(Beginning of PAGE EXTRACT)
Overstock Reports Loss on Strategic Crypto Investments
Overstock has a long history with cryptocurrencies. Back when the dominate conversation surrounding Bitcoin was its lack of integration at major retailers, Overstock accepted the digital currency at its online discount store. Their corporate investment strategy – to hold half of the Bitcoin received from payments – is well documented.
In November, Overstock’s crypto division announced a $500 million ICO through its crypto subsidiary tZero. Initially, the announcement sent Overstock’s stock price up nearly 30%. The goal was to create the world’s first regulated exchange for ICOs.
For a time, they were the winners on the front-lines of crypto mania. They integrated cryptocurrency into their payment structures, they had a comprehensive crypto portfolio, and they invested in crypto-focused startups.
In a year when cryptocurrencies felt more like an ATM than an investment vehicle, it seems like Overstock and its relevant subsidiaries should have done exceptionally well in this environment.
Strangely, they did not.
(End of PAGE EXTRACT)
(Beginning of SOURCE DATA)
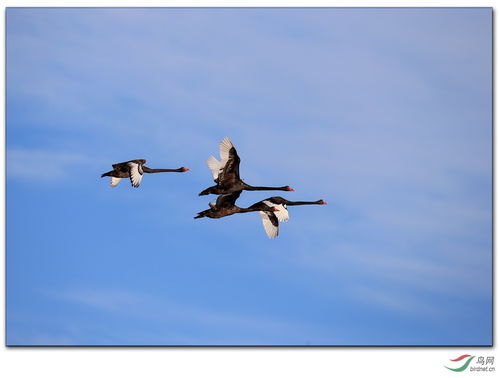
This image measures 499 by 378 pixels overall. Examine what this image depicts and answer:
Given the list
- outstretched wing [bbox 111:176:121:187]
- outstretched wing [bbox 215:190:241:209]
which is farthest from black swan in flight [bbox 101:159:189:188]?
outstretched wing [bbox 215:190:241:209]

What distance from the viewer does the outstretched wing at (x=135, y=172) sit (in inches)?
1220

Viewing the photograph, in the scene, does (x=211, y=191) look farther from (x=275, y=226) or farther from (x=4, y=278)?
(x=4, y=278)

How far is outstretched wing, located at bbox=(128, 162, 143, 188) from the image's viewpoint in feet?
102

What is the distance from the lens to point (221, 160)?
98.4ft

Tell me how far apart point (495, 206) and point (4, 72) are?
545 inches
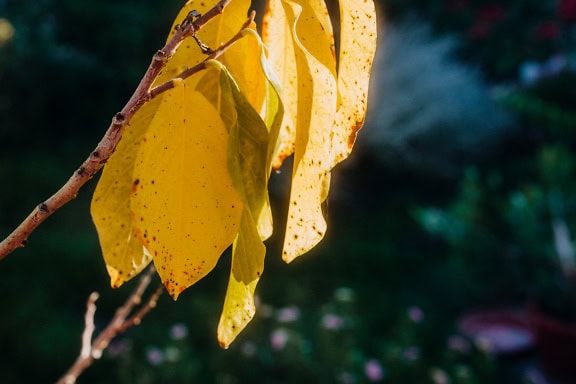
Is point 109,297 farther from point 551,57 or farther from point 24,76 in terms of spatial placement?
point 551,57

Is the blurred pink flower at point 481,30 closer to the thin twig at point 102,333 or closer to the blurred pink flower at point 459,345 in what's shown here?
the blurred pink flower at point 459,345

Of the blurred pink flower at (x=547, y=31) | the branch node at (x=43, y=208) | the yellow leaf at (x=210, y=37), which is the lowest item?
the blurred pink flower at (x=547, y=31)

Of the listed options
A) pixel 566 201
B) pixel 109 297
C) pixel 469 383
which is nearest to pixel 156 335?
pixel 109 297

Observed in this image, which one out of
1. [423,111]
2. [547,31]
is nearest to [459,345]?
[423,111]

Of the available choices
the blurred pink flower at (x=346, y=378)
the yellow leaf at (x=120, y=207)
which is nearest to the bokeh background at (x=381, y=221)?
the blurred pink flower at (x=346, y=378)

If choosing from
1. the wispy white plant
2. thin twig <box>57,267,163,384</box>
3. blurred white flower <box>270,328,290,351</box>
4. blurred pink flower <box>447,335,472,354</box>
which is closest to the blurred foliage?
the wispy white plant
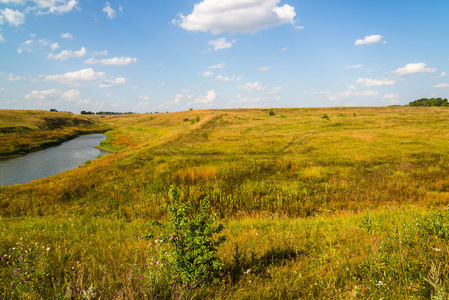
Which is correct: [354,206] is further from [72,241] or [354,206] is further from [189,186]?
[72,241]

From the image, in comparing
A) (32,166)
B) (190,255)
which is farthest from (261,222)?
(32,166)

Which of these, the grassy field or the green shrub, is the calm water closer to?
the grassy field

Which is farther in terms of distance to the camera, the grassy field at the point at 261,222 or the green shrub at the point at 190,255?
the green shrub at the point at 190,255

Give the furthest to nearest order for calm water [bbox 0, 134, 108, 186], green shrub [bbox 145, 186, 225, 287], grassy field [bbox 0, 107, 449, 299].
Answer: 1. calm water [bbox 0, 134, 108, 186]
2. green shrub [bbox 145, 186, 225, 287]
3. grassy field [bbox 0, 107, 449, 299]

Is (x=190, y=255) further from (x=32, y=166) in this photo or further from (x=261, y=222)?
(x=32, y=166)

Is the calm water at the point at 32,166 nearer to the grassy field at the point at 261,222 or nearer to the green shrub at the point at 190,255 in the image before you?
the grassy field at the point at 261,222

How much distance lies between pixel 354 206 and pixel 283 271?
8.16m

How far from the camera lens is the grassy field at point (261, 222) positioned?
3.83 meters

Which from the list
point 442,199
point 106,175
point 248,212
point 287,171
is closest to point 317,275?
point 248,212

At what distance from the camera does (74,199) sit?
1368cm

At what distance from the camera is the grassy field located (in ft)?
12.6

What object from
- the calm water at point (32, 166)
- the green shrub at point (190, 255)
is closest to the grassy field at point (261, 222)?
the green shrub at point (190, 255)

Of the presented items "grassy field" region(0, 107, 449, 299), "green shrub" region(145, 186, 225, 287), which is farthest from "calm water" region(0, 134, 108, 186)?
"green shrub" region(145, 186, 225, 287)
(End of SOURCE DATA)
Please carry on the article above about Overstock's crypto investments, starting right after its closing line, "Strangely, they did not."

__EXERCISE RESULT__
Overstock Announces Q4 Losses
On Friday, in a scheduled fourth-quarter earnings report, Overstock’s crypto unit announced a $22 million loss for the quarter. Medici Venture, Overstock’s crypto-oriented unit endured the losses, which will be paid for by the revenue generated from their recent ICO.
The losses are attributable to investments in platforms and businesses that have not generated any revenue yet. For example, their currency trading platform, tZero invested more than $20 million in companies that haven’t produced positive returns. According to the Wall Street Journal,
“tZero has generated virtually no traffic on its trading platform, and no material revenue overall.”
While Overstock is definitely an outlier regarding return on investment, their Q4 statement doesn’t mean that they don’t know what they’re doing.
Playing the Long Game
Interestingly, company leaders are not very worried about the losses. Jonathan Johnson who serves as the head of Medici said,
“Medici’s long-term goal to help companies succeed and grow…It’s not a quarter-over-quarter business. We are building long-term value over time.”
They seem committed to a long-term growth strategy that could put them at the forefront of the blockchain and crypto space.
In the meantime, Overstock will need to weather another storm. The SEC is directly investigating their tZero platform for possible securities violations. The probe is part of a broader plan by the SEC to examine certain ICOs for regulatory compliance.
In comments to the Journal, Overstock chief executive Patrick Byrne expressed his support for the SEC initiative and noted,
“The SEC is ‘clearly doing a sweep of the whole industry.’”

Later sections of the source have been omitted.